Neuf mois après son arrivée à l'Élysée, le président français Emmanuelle Macron a-t-il changé la nature des relations irano-françaises ? Non. Mais qu'est-ce qui bloque une vraie reprise ?
Selon Fereydoon Majlesi, l’ancien ambassadeur iranien en Allemagne et expert en affaires internationales, l’Europe a tendance à profiter de l’accord sur le nucléaire iranien (PGAC) pour développer ses exportations vers l'Iran et le secteur industriel français n'échappe pas à cette règle.
Total a fait hardiment et avec détermination, son entrée au Pars-sud (plus grand champ gazier du monde, NDLR) ou encore Peugeot et Citroën ont repris leurs activités en Iran. Mais les signes d'une entière normalisation des relations peine toujours à se manifester. Les États européens dont la France sont sous pression, sur le plan intérieur par les lobbies sionistes, et sur le plan international par la Maison Blanche.

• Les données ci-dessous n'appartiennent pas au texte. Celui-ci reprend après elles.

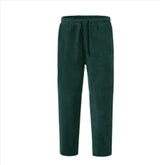 Winter Men Corduroy Pants - WOMONA.COM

Pour M. Majlesi, contrairement à ce qu’on prévoyait avant la prise de fonction d’Emmanuel Macron, "il n’y a pas eu de reprise dans le vrai sens du terme entre l'Iran et la France. Les relations ne se sont pas détériorées mais on est loin, bien loin du réchauffement tant attendu. Même la visite de Jean-Yves Le Drian n’a rien changé au froid qui règne sur le climat des liens Téhéran-Paris".
Pourquoi ?
Selon l'ancien diplomate, la France ne voudrait ou ne pourrait vexer Washington et Tel-Aviv qui sont ses principaux alliés. La France soutient l’accord sur le nucléaire iranien mais ne prend aucune mesure efficace pour contrer les parties qui entravent les activités des banques et des entreprises iraniennes.
Il y a là d’ailleurs un paradoxe assez incompréhensible pour les Iraniens puisqu'à vrai dire, le PGAC n'a jamais été appliqué par les Américains. La France le sait très bien et sur cette base, elle sait aussi qu'une renégociation de l’accord n’a pas de sens. Et pourtant, elle exige que l'accord soit "complété par une annexe balistique, alors qu'il s'agit d'un texte entier, internationalement reconnu et signé tel quel, qui ne devra à aucun prix faire l'objet d'une révision", explique le diplomate.
Concernant les alliés du golfe Persique, l’expert indique qu’en effet, les parties européennes ont tendance à travailler avec l’Iran mais remuent ciel et terre pour maintenir le marché que représente pour eux les pays du golfe Persique. "D'où cette impression d'inconstance et de fluctuation qui émane de leur politique envers l'Iran. Pourtant il va falloir, un moment ou un autre, faire son choix et ce choix devra s'effectuer logiquement en fonction du poids des pays de la région", indique-t-il.
L’ancien diplomate conclut en évoquant le changement de position de Macron envers l'Iran peu de temps après sa prise de position. Pour Emmanuel Macron d’avant les présidentielles, l’Iran et la Russie faisaient partie de la "solution au conflit en Syrie" mais pour celui d’après l'investiture, le rôle régional iranien pose problème. "C'est à ce paradoxe qu'il faudrait travailler avant tout", ajoute M. Majlesi.